EXERCISE GOAL:
Write out the rows word for word, starting at the one that contains "A pair of sterling" and ending at the one that contains "A Victorian Jubilee". Leave the pictures out of your copy.

Stored data:
▼
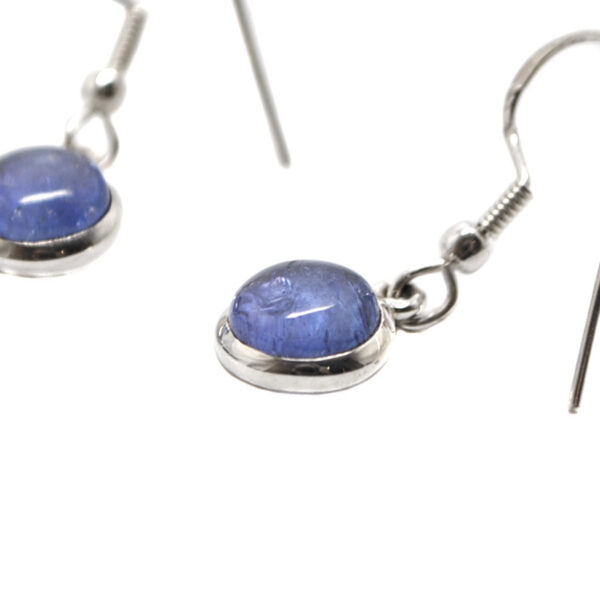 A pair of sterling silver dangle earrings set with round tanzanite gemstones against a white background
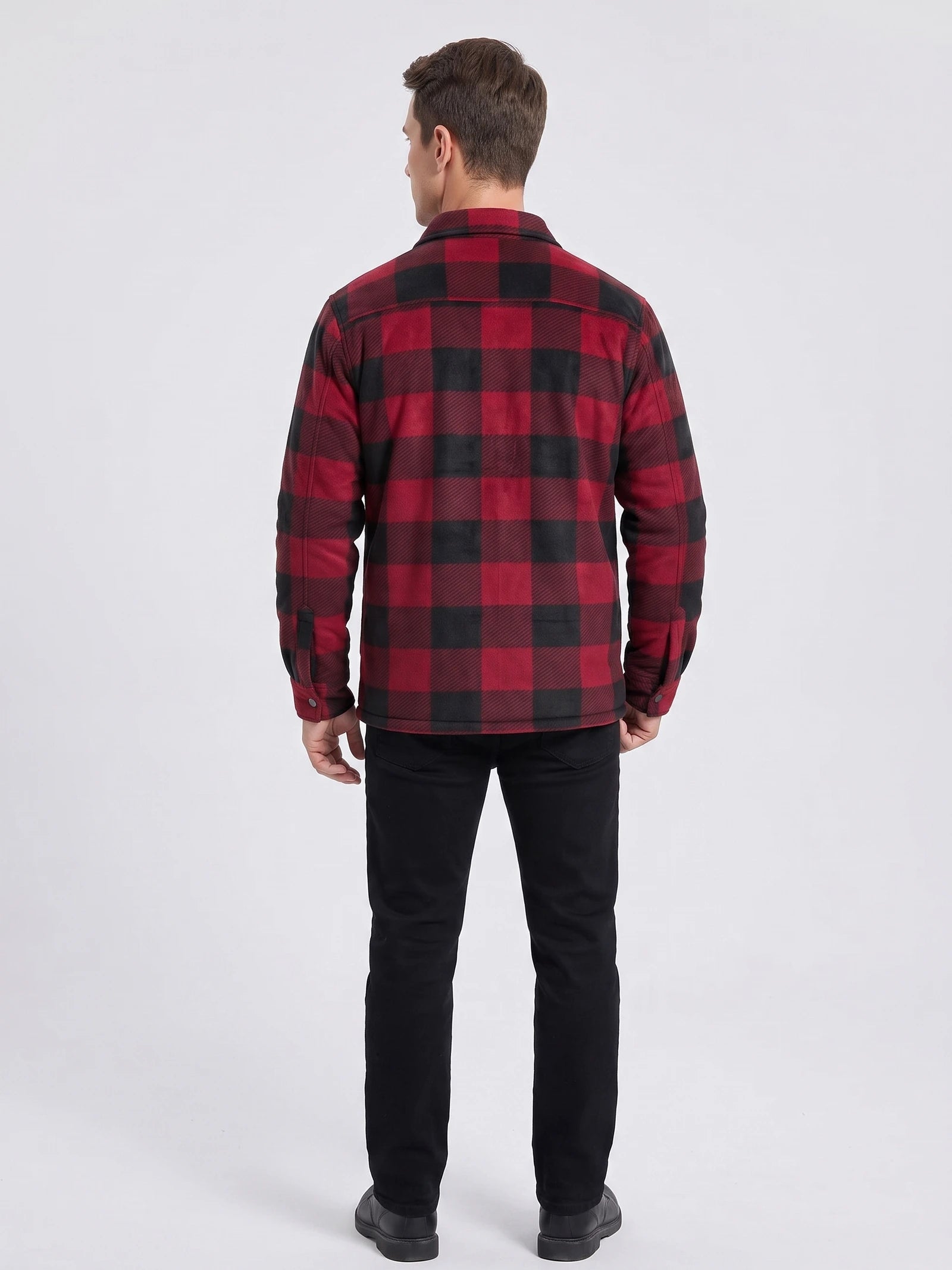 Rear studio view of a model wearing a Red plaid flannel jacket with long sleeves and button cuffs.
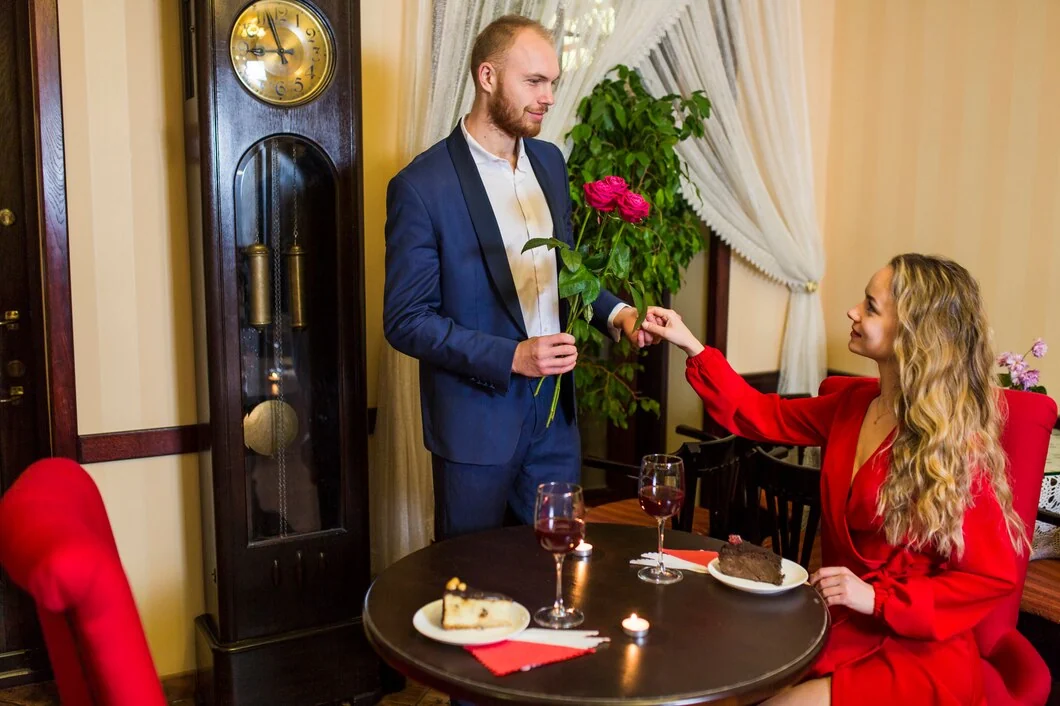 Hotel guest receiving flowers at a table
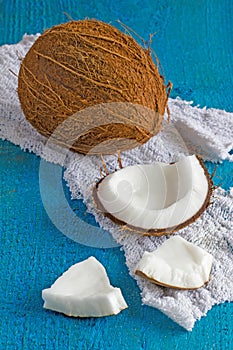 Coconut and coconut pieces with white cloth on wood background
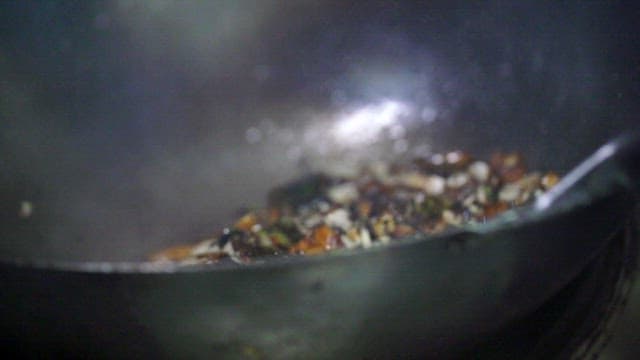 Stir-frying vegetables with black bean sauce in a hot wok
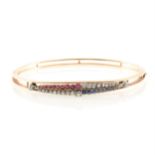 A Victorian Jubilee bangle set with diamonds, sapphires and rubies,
▲
▼
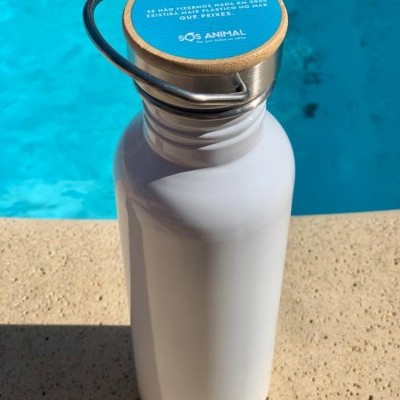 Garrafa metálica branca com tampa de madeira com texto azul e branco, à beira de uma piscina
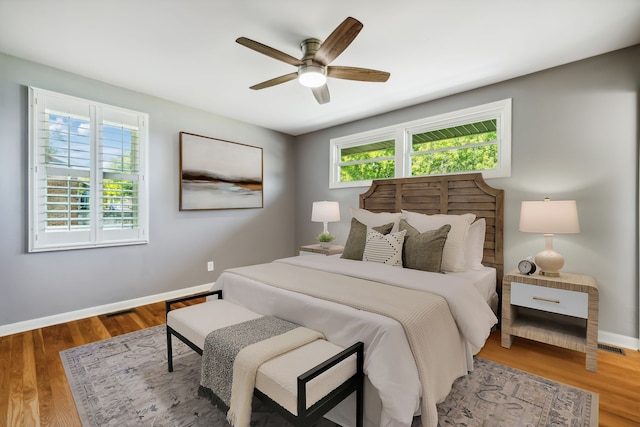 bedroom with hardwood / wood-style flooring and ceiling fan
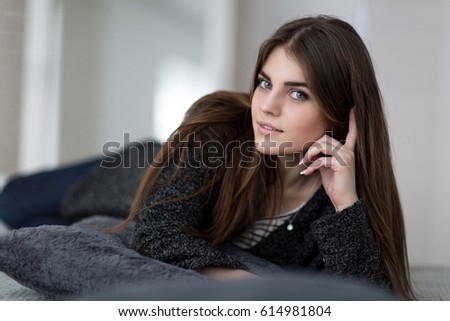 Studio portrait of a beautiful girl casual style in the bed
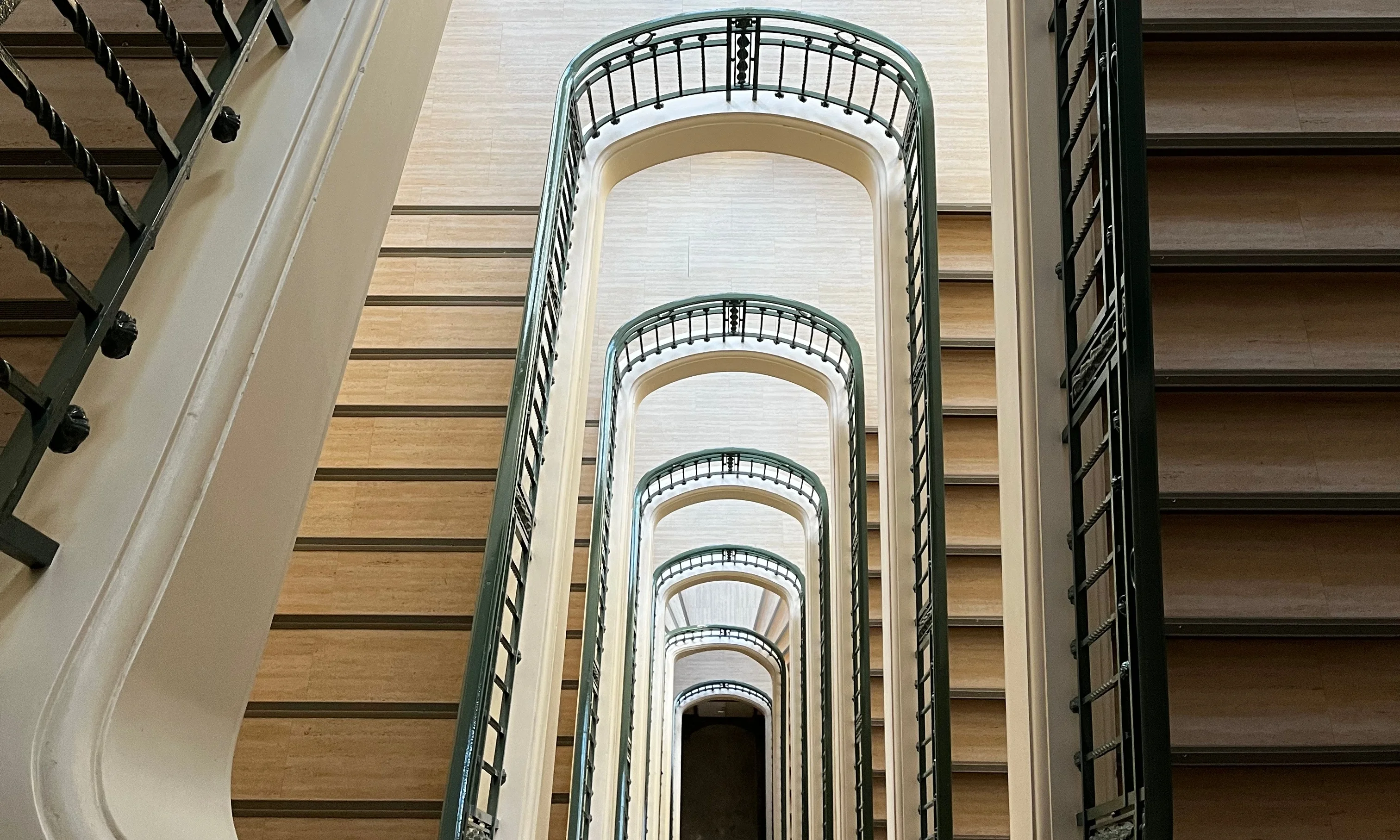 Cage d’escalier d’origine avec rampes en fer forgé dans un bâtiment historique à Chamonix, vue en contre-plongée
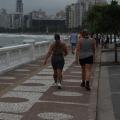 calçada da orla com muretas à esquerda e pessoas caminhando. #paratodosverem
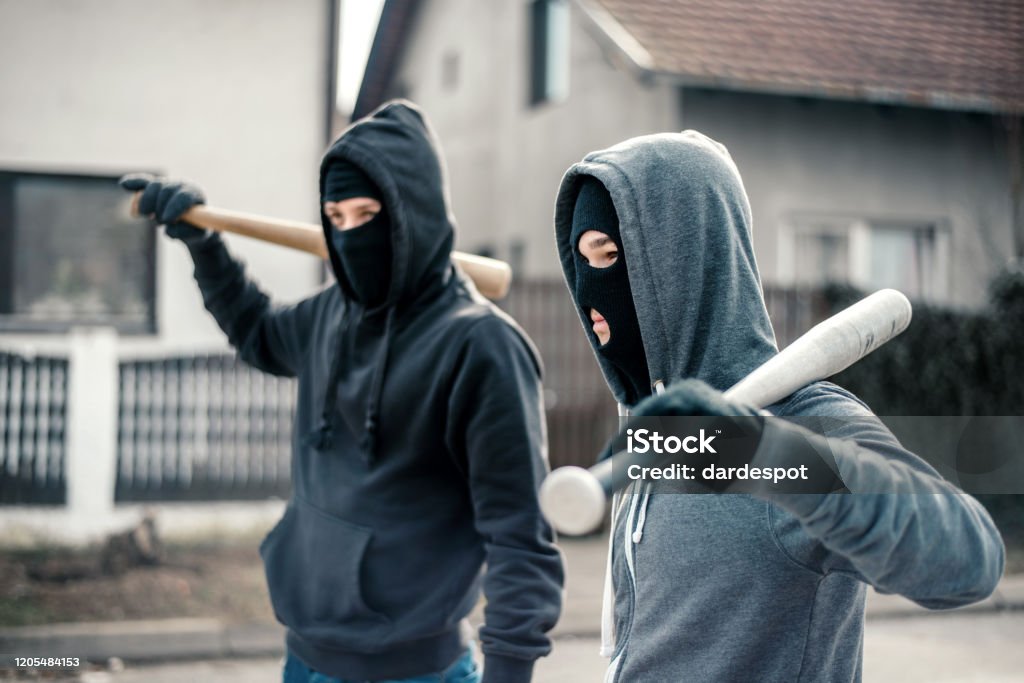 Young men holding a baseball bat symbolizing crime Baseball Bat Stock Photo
▲
SOLUTION FOR THIS TASK:
 A pair of sterling silver dangle earrings set with round tanzanite gemstones against a white background
 Rear studio view of a model wearing a Red plaid flannel jacket with long sleeves and button cuffs.
 Hotel guest receiving flowers at a table
 Coconut and coconut pieces with white cloth on wood background
 Stir-frying vegetables with black bean sauce in a hot wok
 A Victorian Jubilee bangle set with diamonds, sapphires and rubies,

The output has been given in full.